1 When and Where
2 What
3 How
4 Schedule
5 Project suggestions
6 Collaboration Policy

Dynamics of Programming Languages

Christos Dimoulas and Robby Findler

1 When and Where

We meet every Tuesday and Thursday from 2pm to 3:20pm at Tech M164. Schedule provides more details for each meeting.

2 What

The starting point of this course is that we can describe what a programming language is with mathematics. We can specify (i) what are the valid programs of the language and (ii) what is the outcome when we run each one of them. These two pieces are the syntax and the semantics of the language. From this premise, this course explains how we can describe the semantics of a language by giving meaning to a program in terms of steps of simplifications of its syntax in a systematic and provably correct fashion; very similar to the way we give meaning to an arithmetic expression by using algebra calculations. Moreover, with the help of PLT Redex, we will see how we can turn the math into programs that we can run and test.

3 How

We will have two kinds of meetings. Theory meetings will be about the mathematical foundations. For those we will follow the Semantics Engineering with PLT Redex book. Redex meetings will be about mapping the math formalisms from the theory meetings to Redex programs.
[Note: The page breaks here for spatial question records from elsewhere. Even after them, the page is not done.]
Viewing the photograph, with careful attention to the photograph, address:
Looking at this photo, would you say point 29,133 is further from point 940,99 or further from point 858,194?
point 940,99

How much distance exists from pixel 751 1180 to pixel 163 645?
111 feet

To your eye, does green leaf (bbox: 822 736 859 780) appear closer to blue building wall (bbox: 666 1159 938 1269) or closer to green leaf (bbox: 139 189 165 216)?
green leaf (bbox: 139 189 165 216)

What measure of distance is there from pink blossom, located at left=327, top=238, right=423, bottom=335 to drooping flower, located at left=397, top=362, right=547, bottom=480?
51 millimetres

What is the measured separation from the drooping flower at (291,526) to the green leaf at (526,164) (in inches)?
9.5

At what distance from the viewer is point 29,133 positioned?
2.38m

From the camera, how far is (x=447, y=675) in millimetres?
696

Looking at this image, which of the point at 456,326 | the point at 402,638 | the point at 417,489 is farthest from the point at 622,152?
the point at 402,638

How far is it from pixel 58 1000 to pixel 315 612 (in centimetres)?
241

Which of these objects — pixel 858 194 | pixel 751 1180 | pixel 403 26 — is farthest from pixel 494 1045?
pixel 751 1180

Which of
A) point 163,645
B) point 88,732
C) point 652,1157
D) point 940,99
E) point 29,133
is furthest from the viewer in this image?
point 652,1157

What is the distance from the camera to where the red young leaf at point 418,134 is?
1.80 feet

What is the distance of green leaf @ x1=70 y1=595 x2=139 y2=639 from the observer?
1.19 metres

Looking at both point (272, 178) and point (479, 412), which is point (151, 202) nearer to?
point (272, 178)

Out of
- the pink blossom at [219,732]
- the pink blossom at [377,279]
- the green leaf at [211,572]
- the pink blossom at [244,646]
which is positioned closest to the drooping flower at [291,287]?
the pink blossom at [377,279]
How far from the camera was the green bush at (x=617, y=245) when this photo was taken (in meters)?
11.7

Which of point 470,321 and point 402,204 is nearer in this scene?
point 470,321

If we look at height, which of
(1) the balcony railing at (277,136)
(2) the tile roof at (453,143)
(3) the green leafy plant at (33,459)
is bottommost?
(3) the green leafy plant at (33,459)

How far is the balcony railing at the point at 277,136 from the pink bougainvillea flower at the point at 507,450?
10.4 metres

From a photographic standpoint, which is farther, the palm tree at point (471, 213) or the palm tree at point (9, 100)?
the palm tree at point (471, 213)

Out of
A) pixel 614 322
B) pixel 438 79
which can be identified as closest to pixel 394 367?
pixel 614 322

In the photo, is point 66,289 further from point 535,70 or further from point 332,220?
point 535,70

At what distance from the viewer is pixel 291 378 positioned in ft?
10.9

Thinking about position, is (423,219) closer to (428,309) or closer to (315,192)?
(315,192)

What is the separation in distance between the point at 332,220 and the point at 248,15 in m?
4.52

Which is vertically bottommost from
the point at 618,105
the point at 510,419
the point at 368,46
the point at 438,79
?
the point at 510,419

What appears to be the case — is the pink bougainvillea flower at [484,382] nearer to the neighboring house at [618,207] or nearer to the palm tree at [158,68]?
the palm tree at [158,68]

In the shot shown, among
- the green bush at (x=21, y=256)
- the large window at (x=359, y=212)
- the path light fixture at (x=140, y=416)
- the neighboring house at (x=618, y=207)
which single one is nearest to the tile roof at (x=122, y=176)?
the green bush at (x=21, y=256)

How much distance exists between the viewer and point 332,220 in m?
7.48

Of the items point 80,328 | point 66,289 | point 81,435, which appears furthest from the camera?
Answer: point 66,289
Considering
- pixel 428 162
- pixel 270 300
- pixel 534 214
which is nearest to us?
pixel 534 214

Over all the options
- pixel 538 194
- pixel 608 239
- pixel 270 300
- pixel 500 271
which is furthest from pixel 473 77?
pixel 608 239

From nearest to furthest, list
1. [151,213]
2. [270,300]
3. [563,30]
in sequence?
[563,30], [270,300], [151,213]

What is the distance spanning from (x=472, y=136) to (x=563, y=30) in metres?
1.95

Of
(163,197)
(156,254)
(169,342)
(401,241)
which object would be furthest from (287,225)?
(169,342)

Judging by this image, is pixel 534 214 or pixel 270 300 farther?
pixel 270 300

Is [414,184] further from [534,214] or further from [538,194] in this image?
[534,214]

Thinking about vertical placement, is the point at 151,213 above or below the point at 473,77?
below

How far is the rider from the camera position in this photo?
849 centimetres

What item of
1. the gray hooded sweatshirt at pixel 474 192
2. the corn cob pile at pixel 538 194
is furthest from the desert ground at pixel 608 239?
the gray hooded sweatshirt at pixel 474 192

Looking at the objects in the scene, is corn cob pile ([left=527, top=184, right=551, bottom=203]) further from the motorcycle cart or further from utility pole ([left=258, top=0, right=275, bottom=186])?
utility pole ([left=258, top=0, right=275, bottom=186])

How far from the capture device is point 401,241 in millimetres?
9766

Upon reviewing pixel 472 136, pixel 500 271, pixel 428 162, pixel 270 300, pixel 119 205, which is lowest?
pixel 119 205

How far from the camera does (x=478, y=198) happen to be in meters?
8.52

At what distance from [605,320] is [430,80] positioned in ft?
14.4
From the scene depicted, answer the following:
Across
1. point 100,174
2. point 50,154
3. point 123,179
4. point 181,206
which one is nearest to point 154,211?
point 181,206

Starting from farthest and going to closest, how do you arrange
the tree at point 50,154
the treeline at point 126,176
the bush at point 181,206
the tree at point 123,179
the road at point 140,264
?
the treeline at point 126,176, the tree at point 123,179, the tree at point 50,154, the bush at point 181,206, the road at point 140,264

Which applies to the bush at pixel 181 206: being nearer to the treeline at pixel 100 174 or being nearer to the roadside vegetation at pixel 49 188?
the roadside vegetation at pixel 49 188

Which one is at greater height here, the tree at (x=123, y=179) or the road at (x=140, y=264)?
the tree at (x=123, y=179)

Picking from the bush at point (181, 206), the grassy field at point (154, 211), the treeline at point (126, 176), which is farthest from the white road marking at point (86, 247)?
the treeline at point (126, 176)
For the first four weeks, there will be four assignments that will mix theoretical exercises and Redex programming. After that, with our help, you will pick a programming languages research paper and investigate it with Redex. You will also give two presentations in class: one to introduce us to the paper you picked and one to present your investigation of the paper.

Formally, the assignments, the two presentations and the Redex code you will produce will be the four factors that will determine your grade for the course.

4 Schedule

When

What

Reading

4/02

Theory: From Syntax to Semantics

Sections 1 - 1.4

4/04

Theory: From Semantics to Questions

Sections 1.5 - 2.1

Assignment 1 is out!

4/09

Theory: From Questions to Answers I

Section 2.2

4/11

PLT Redex: The Basics

Chapter 1 (revisited)

Assignment 2 is out!

4/16

Theory: From Questions to Answers II

Section 2.2

4/18

Theory: From Questions to Answers III

Sections 2.2

Assignment 3 is out!

4/23

PLT Redex: λ Basics

Sections 3.1 - 3.3

4/25

PLT Redex: More on λ

Sections 3.4 - 3.6

Assignment 4 is out!

4/30

Theory: Even more on λ

Sections 3.8 - 3.9

5/02

Theory: From λ to ISWIM

Sections 4.1 - 4.4

5/07

Theory: ISWIM

Sections 4.3 - 4.5

Assignment 5 is out!

5/09

Theory: More on ISWIM

Section 4.6

5/14

PLT Redex: Contexts

Sections 4.7 - 5.1

5/16

Paper Presentations

5/21

Theory: Standardization I

Section 5.2

5/23

Theory: Standardization II

Section 5.2

5/28

Theory: Standardization III

Sections 5.2 - 5.4

5/30

Wrap-up + Project Presentation

6/04

Project Presentations

6/06

Project Presentations

5 Project suggestions

Here are a few papers you can select from for your project. The list is not exhaustive so feel free to propose other papers as long as they describe formally the semantics of a programming language and you argue that you can encode this semantics in PLT Redex.

6 Collaboration Policy

Working with others on assignments is a good way to learn the material and we encourage it. However, there are limits to the degree of cooperation that we will permit.

When working on assignments (theoretical or programming ones), you must work only with others whose understanding of the material is approximately equal to yours. In this situation, working together to find a good approach for solving a problem is cooperation; listening while someone dictates a solution is cheating. You must limit collaboration to a high-level discussion of solution strategies, and stop short of actually writing down a group answer. Anything that you hand in, whether it is a written problem or a computer program, must be entirely your own work. If you base your solution on any other written solution or program, you are cheating.

Note: allowing your work to be copied is cheating just as much as copying another’s work, and thus also subject to punishment.

If you have any questions about what constitutes cheating, please ask.